Joe Kinnear has quit as director of football at Newcastle United.
If Kinnear has one regret since arriving at Newcastle it will be his request to be judged on the players he signs. Which is precisely what the club did; having failed to make a solitary permanent signing over the course of two transfer windows, there was nowhere else for Kinnear to hide.
The surprise is not that he has left, but that he was allowed to survive so long. Only Kinnear’s friendship with club owner Mike Ashley – the pair are longstanding drinking partners – delayed the inevitable until now.

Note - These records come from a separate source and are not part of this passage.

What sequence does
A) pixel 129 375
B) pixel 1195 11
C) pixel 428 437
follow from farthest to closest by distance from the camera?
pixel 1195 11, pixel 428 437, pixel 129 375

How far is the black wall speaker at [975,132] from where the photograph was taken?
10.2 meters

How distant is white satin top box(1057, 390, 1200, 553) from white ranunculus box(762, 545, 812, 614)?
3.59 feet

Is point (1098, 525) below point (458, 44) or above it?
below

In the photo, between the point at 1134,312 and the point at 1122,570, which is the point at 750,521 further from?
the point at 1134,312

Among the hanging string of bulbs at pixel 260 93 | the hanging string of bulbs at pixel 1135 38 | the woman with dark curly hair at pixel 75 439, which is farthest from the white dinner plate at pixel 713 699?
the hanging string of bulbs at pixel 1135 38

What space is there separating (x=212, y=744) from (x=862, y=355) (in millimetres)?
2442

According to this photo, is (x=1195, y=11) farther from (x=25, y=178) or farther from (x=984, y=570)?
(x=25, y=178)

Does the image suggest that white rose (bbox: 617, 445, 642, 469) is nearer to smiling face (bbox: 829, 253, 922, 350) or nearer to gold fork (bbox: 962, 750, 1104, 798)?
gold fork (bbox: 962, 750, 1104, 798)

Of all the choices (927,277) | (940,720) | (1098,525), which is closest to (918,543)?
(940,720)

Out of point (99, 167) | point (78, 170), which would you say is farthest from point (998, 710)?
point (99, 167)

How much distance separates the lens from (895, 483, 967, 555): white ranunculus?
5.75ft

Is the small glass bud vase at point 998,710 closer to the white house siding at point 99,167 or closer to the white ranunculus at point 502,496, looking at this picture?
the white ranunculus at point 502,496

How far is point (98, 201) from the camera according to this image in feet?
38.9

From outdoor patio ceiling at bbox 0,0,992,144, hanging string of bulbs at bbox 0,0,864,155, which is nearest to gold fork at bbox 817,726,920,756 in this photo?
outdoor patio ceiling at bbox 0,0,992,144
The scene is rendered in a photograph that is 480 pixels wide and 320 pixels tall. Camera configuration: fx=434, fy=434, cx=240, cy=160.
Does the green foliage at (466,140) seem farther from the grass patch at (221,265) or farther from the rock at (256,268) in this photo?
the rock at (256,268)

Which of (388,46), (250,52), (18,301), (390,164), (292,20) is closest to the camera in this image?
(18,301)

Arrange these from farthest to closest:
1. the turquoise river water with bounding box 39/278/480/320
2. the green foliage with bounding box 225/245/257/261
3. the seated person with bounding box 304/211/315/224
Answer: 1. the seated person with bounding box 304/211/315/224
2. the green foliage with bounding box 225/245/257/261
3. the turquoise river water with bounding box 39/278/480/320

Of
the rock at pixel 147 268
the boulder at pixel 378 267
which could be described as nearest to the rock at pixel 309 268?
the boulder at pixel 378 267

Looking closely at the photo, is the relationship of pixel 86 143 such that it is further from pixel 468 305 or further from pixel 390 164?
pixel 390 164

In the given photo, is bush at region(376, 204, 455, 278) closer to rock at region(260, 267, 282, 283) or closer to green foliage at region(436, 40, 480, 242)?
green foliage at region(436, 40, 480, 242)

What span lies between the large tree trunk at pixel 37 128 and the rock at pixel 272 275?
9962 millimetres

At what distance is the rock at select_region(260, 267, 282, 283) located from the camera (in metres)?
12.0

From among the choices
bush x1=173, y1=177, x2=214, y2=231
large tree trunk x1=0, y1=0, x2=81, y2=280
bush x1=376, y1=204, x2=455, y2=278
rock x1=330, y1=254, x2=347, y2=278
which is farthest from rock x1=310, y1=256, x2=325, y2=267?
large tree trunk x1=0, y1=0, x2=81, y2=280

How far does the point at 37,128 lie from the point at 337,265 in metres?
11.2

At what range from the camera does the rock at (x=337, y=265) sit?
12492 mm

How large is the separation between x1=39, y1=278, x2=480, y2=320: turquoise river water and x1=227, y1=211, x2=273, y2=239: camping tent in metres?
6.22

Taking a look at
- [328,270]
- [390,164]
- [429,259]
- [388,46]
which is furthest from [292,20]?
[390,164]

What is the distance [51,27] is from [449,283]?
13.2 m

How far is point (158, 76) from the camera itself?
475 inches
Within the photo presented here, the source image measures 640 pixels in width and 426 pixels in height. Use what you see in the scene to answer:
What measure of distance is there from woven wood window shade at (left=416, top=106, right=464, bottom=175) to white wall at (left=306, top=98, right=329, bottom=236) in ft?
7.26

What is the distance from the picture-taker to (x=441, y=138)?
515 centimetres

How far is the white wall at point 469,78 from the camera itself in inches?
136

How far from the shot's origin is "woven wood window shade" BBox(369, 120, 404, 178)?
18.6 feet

Although Newcastle have signed two players on loan in Loïc Rémy and Luuk de Jong, both were already known to manager Alan Pardew as he had failed with previous attempts to sign them.
The final nail in Kinnear’s coffin came with the departure of the club’s playmaker Yohan Cabaye, whose desire to leave the club had been well known for a year. Despite being forewarned, Newcastle were unable to find a replacement when the French international left for Paris St-Germain last week.
Saturday’s 3-0 home defeat to local rivals Sunderland was merely a wake.
The appointment of Kinnear always seemed a strange one – he had not worked in football since stepping down as Newcastle United manager in 2009 due to ill health, and even that brief spell at St James Park came after a four-year absence from the game.
Matters were not helped when Kinnear gave a bizarre interview to Talksport, during which he claimed to have replaced someone called “Derek Lambesi” (actually Llambias) as the club’s director of football.
He also claimed that when he was in charge at Wimbledon he had signed Dean Holdsworth for £50,000 (actually £650,000), sold Robbie Earle (retired a year after Kinnear left), had been awarded the LMA Manager of the Year award three times despite only winning the award once, and claimed to have signed John Hartson on a free when he in fact paid a club record £7.5 million for the striker. The mispronunciations of Yohan Cabaye (Kebab), Hatem Ben Arfa (Afra), Shola Ameobi (Amenobee) were merely icing on the cake.
He also criticised Newcastle fans, suggesting that he was “more intelligent” than them – although the fact he said this in public immediately disproved this assertion.
If Kinnear had been a comic creation he would have never made it past the first draft, being too one dimensional and too crude a depiction of a footballing throwback to be deemed plausible in the modern world. And yet, as Newcastle fans have discovered, he was all too real. Which begs the question: what is Mike Ashley doing with the club?